Mining complex trees for hidden fruit : a graph–based computational solution to detect latent criminal networks : a thesis presented in partial fulfilment of the requirements for the degree of Doctor of Philosophy in Information Technology at Massey University, Albany, New Zealand.
The detection of crime is a complex and difficult endeavour. Public and private organisations – focusing on law enforcement, intelligence, and compliance – commonly apply the rational isolated actor approach premised on observability and materiality. This is manifested largely as conducting entity-level risk management sourcing ‘leads’ from reactive covert human intelligence sources and/or proactive sources by applying simple rules-based models. Focusing on discrete observable and material actors simply ignores that criminal activity exists within a complex system deriving its fundamental structural fabric from the complex interactions between actors - with those most unobservable likely to be both criminally proficient and influential. The graph-based computational solution developed to detect latent criminal networks is a response to the inadequacy of the rational isolated actor approach that ignores the connectedness and complexity of criminality.
The core computational solution, written in the R language, consists of novel entity resolution, link discovery, and knowledge discovery technology. Entity resolution enables the fusion of multiple datasets with high accuracy (mean F-measure of 0.986 versus competitors 0.872), generating a graph-based expressive view of the problem. Link discovery is comprised of link prediction and link inference, enabling the high-performance detection (accuracy of ~0.8 versus relevant published models ~0.45) of unobserved relationships such as identity fraud. Knowledge discovery uses the fused graph generated and applies the “GraphExtract” algorithm to create a set of subgraphs representing latent functional criminal groups, and a mesoscopic graph representing how this set of criminal groups are interconnected. Latent knowledge is generated from a range of metrics including the “Super-broker” metric and attitude prediction.

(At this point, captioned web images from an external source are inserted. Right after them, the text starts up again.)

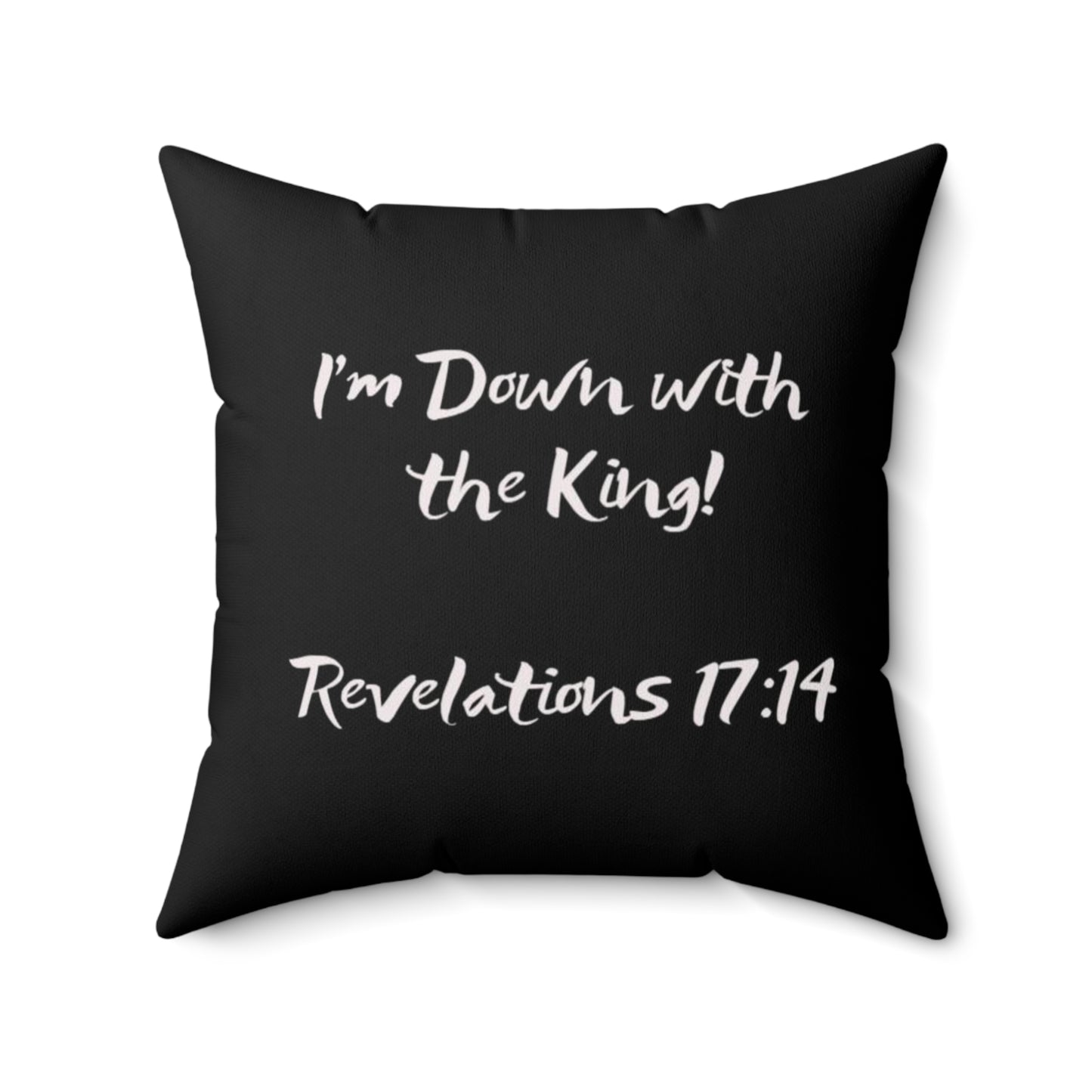 I'm Down with the King _ Revelations 17:14  Abstract Spun Polyester Square Pillow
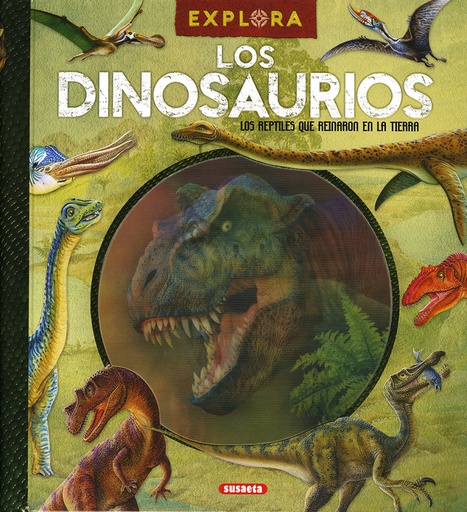 [9788467738186] LOS DINOSAURIOS, REPTILES QUE REINARON EN LA TIERRA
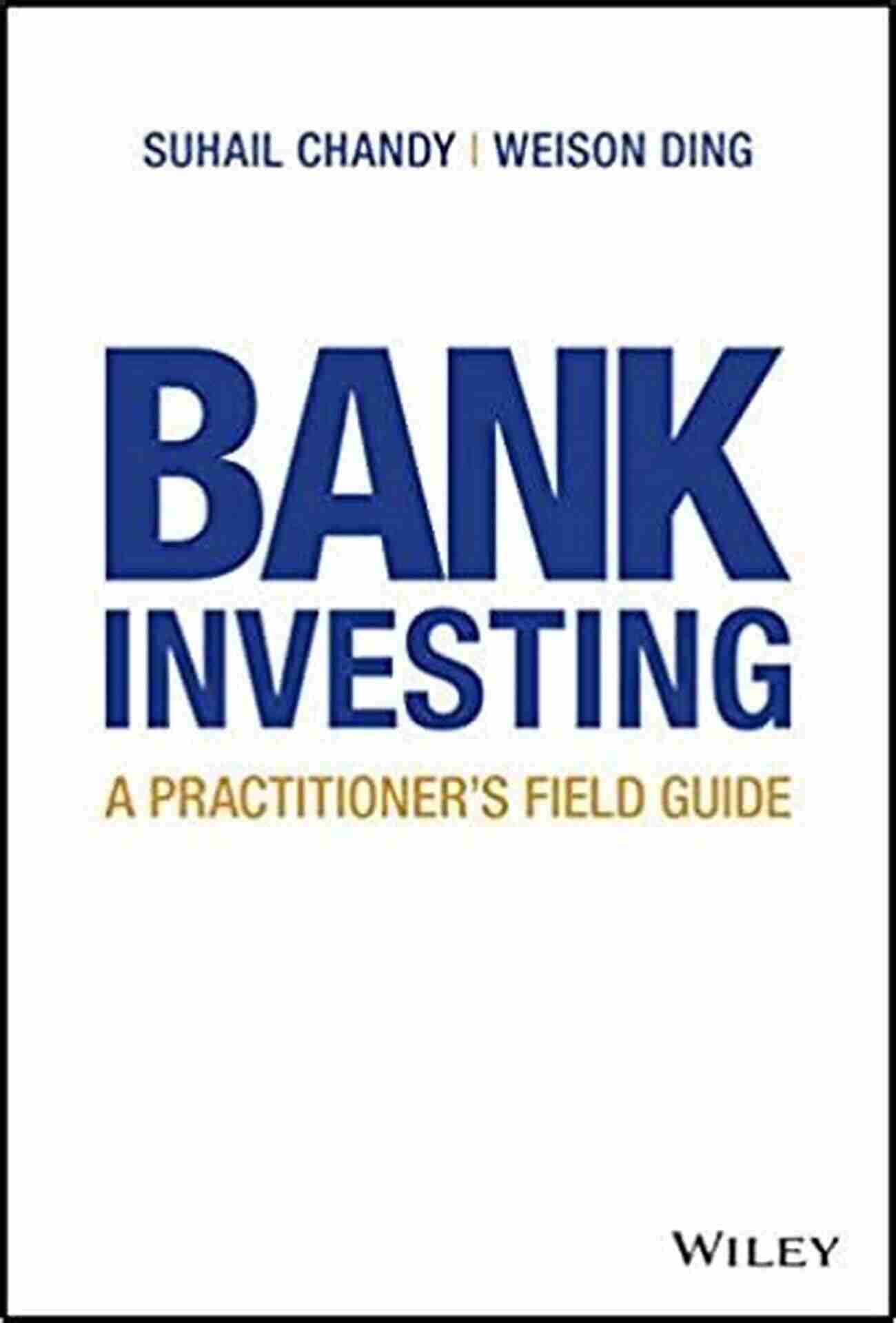 Bank Investing Practitioner Field Guide The Key To Unlocking Financial Success Bank Investing: A Practitioner S Field Guide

The computational solution has been evaluated on a range of datasets that mimic an applied setting, demonstrating a scalable (tested on ~18 million node graphs) and performant (~33 hours runtime on a non-distributed platform) solution that successfully detects relevant latent functional criminal groups in around 90% of cases sampled and enables the contextual understanding of the broader criminal system through the mesoscopic graph and associated metadata. The augmented data assets generated provide a multi-perspective systems view of criminal activity that enable advanced informed decision making across the microscopic mesoscopic macroscopic spectrum.